┌─ Record list

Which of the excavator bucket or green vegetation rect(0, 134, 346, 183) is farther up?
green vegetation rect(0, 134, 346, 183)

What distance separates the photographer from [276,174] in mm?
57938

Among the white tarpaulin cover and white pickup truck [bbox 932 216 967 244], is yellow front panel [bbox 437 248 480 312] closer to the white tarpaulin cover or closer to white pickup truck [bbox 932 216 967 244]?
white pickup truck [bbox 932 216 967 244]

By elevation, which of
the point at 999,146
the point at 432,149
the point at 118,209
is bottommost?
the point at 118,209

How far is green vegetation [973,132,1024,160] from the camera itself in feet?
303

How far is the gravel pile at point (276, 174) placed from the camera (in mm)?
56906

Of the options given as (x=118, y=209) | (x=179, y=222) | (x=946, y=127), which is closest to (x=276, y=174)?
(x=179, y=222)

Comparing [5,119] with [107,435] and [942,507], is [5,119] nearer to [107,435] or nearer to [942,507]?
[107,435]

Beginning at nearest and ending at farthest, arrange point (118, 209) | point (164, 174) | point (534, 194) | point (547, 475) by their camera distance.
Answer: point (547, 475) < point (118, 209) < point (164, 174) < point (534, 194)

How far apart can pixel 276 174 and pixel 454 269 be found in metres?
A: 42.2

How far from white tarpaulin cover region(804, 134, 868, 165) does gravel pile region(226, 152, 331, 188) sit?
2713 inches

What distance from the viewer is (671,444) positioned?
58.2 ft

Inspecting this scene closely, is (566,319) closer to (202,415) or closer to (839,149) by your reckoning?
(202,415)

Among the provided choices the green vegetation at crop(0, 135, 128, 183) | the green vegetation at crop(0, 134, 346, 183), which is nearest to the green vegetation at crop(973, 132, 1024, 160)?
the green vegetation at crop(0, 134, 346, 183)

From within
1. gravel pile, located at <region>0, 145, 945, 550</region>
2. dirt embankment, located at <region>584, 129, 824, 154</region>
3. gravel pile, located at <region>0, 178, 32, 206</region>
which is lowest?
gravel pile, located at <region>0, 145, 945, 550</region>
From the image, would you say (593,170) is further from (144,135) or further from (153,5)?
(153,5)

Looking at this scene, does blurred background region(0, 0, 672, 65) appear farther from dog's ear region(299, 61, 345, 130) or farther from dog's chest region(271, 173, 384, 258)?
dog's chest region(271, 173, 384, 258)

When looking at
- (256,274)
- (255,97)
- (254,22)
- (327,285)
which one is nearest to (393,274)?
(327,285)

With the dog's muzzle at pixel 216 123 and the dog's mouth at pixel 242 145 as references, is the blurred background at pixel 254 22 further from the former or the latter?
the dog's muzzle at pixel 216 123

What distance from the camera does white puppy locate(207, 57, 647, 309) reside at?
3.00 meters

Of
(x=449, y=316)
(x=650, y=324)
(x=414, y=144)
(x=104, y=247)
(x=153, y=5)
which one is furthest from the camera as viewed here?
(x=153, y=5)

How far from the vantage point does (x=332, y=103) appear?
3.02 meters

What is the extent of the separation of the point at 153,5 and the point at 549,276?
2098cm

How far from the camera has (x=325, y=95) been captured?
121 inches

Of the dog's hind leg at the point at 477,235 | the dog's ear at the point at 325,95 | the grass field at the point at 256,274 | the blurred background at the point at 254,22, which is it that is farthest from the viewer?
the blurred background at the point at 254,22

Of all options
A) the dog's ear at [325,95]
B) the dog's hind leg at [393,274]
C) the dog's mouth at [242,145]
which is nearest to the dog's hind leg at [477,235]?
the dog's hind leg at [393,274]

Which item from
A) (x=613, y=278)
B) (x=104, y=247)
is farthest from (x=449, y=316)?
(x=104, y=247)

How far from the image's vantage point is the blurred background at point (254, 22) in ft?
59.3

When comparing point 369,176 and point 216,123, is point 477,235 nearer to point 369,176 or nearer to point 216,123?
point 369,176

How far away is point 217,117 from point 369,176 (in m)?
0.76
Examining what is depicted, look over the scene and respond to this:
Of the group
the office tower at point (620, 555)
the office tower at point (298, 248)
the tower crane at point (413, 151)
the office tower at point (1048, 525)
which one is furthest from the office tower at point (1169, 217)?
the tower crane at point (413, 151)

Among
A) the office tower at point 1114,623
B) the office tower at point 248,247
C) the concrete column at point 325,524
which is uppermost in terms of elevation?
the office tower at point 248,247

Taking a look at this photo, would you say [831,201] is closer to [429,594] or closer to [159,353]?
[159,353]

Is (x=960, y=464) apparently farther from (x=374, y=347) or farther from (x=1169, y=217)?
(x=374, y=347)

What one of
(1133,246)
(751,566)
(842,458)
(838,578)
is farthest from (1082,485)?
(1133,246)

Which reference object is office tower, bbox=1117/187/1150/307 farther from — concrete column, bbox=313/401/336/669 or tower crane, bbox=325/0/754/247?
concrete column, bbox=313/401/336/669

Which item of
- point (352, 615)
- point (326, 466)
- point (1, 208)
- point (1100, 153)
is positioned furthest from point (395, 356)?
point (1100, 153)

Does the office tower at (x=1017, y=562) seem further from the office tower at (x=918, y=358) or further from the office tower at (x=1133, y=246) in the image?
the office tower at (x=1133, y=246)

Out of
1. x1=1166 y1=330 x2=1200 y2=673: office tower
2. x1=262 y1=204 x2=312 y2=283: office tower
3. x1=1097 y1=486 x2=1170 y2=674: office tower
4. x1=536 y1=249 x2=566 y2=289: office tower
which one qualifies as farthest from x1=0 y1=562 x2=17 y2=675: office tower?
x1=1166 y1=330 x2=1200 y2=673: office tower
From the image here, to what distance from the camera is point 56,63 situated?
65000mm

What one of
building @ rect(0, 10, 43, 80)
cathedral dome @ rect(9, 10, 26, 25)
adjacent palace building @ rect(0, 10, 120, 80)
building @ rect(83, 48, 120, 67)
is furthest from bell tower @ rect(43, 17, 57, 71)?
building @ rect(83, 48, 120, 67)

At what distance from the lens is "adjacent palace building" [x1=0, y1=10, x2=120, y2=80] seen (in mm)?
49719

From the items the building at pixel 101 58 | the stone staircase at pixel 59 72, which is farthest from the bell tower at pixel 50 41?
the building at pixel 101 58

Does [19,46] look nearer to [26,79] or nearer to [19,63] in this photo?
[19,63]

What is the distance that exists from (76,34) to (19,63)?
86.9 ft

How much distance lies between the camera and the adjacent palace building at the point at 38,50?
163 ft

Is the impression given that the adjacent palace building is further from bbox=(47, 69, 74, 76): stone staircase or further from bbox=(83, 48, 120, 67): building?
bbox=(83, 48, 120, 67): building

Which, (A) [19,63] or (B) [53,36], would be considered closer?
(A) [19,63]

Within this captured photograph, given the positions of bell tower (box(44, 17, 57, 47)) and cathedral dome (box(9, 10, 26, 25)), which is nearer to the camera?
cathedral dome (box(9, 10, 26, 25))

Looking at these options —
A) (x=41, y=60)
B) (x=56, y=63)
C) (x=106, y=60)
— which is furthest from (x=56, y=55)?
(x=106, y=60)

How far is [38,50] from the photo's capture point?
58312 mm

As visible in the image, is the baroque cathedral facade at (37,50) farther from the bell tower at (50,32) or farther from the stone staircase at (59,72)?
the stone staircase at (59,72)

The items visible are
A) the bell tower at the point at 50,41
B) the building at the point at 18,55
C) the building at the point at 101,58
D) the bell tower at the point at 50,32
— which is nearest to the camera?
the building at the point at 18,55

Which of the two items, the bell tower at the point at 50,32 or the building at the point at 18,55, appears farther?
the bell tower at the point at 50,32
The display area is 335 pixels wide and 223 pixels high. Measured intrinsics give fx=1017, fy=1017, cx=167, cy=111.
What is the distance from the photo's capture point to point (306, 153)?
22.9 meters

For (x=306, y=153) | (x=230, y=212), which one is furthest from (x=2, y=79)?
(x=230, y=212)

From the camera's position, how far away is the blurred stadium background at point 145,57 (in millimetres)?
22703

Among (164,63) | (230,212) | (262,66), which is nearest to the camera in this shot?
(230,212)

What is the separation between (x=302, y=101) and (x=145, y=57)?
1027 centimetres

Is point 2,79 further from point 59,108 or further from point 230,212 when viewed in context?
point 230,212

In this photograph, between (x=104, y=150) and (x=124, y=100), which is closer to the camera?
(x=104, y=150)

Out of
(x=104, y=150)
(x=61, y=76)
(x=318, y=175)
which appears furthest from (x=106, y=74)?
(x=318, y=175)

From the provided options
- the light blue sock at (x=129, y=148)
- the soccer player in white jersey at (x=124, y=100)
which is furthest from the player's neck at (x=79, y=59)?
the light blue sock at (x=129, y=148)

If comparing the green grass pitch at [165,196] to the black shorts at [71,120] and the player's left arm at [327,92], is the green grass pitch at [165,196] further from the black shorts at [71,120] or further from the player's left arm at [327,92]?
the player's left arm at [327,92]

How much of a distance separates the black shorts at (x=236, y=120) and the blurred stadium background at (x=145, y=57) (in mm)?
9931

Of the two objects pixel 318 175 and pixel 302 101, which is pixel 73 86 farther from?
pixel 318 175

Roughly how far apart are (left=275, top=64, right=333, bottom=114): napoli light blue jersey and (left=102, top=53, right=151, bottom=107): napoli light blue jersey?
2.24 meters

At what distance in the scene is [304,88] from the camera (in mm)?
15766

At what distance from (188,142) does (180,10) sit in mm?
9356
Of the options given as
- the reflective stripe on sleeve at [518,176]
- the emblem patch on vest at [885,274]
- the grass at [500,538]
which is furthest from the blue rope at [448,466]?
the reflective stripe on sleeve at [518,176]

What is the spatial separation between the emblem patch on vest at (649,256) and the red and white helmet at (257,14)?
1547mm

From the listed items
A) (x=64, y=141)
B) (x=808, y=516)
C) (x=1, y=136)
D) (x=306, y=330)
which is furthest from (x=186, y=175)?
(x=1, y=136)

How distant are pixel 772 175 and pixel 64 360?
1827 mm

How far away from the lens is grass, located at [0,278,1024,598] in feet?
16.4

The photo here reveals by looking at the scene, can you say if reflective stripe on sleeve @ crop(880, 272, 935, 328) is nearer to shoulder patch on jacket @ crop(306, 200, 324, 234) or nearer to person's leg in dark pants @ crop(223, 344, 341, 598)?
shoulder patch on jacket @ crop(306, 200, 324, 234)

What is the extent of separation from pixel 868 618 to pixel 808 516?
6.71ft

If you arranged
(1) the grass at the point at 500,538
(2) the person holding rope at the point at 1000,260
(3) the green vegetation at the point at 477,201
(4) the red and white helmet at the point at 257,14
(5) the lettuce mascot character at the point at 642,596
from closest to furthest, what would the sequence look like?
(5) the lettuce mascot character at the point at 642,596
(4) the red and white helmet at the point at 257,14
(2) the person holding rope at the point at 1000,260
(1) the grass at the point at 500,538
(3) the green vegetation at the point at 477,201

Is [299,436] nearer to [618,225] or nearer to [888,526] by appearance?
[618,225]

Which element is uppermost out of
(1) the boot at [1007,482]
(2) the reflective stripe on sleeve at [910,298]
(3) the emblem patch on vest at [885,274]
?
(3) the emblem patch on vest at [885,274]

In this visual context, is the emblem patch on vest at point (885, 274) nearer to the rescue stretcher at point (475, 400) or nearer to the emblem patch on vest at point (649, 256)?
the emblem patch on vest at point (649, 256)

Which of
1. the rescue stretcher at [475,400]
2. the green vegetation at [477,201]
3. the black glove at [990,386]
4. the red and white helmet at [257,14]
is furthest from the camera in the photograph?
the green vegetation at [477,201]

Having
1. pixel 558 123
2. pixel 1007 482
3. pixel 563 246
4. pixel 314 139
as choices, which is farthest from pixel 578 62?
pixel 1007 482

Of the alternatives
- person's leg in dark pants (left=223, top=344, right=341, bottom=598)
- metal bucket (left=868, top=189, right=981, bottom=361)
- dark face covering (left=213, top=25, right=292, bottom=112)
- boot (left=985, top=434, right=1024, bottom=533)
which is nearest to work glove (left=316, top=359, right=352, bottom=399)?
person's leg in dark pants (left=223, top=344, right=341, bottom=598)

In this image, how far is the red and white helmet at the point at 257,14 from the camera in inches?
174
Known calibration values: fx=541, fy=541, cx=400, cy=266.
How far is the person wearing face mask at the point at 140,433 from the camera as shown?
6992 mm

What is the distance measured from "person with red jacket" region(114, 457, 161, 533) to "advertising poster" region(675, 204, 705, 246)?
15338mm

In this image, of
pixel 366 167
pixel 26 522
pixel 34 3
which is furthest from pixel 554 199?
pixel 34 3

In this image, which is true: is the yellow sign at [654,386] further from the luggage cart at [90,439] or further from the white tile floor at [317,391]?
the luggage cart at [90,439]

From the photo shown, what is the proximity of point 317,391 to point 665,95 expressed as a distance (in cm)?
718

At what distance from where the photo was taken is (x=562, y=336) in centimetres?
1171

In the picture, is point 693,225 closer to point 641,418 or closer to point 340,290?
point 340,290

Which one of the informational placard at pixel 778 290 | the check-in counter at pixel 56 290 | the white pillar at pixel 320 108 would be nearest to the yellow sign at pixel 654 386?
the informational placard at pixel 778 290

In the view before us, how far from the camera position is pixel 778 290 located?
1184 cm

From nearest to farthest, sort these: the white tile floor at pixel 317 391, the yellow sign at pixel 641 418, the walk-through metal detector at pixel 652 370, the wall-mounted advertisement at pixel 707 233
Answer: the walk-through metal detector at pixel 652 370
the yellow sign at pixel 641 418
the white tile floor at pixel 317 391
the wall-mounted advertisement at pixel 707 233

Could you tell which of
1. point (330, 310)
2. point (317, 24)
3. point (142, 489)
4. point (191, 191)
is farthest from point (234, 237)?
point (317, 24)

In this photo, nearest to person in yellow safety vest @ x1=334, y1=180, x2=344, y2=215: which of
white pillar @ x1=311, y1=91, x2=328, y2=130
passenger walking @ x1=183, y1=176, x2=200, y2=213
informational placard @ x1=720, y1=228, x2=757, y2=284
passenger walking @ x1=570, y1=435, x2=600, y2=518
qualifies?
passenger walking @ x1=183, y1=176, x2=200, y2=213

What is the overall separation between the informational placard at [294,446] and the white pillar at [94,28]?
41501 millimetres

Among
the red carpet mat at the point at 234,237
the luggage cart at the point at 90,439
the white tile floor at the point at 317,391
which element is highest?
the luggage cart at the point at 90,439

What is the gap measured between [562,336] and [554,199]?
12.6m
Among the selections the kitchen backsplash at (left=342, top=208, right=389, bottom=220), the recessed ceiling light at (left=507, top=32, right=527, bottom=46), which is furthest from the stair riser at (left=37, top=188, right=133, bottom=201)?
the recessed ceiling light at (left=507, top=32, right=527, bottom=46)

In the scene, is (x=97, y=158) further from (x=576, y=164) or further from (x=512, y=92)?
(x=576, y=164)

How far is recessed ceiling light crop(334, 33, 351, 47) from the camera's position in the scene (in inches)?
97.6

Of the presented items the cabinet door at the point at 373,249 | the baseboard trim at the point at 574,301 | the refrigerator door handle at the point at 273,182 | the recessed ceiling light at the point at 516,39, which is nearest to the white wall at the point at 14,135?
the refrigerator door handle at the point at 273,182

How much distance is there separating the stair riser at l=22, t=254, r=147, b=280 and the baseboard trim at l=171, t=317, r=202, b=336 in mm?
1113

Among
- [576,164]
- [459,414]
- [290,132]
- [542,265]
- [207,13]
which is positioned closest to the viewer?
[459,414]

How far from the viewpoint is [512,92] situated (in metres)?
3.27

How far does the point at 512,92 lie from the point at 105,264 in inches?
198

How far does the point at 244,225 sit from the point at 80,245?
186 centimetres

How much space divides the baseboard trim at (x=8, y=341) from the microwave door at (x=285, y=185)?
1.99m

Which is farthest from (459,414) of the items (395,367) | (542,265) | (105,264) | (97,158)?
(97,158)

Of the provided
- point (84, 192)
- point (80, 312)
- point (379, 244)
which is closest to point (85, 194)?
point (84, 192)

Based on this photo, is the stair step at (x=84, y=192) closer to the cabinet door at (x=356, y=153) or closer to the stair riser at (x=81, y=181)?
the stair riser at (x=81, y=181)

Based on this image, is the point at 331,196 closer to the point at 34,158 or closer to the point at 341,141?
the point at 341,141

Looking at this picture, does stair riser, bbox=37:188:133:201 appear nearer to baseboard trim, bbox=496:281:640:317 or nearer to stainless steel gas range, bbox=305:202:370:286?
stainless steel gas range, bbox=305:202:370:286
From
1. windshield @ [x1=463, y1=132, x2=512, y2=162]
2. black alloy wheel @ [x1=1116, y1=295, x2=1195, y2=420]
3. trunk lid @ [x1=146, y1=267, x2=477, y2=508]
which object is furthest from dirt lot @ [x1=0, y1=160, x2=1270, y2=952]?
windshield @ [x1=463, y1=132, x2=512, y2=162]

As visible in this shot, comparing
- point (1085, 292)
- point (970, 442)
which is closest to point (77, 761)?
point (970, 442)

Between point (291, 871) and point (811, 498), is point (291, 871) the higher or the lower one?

└─

Reproduce the items above verbatim, beginning at the line containing "Of the options given as (x=118, y=209)" and ending after the line containing "Answer: point (547, 475)".

▸ Exercise result
Of the options given as (x=118, y=209) | (x=179, y=222) | (x=946, y=127), which is closest to (x=276, y=174)?
(x=179, y=222)

Comparing [5,119] with [107,435] and [942,507], is [5,119] nearer to [107,435] or nearer to [942,507]?
[107,435]

Beginning at nearest and ending at farthest, arrange point (118, 209) | point (164, 174) | point (534, 194) | point (547, 475) by their camera distance.
Answer: point (547, 475) < point (118, 209) < point (164, 174) < point (534, 194)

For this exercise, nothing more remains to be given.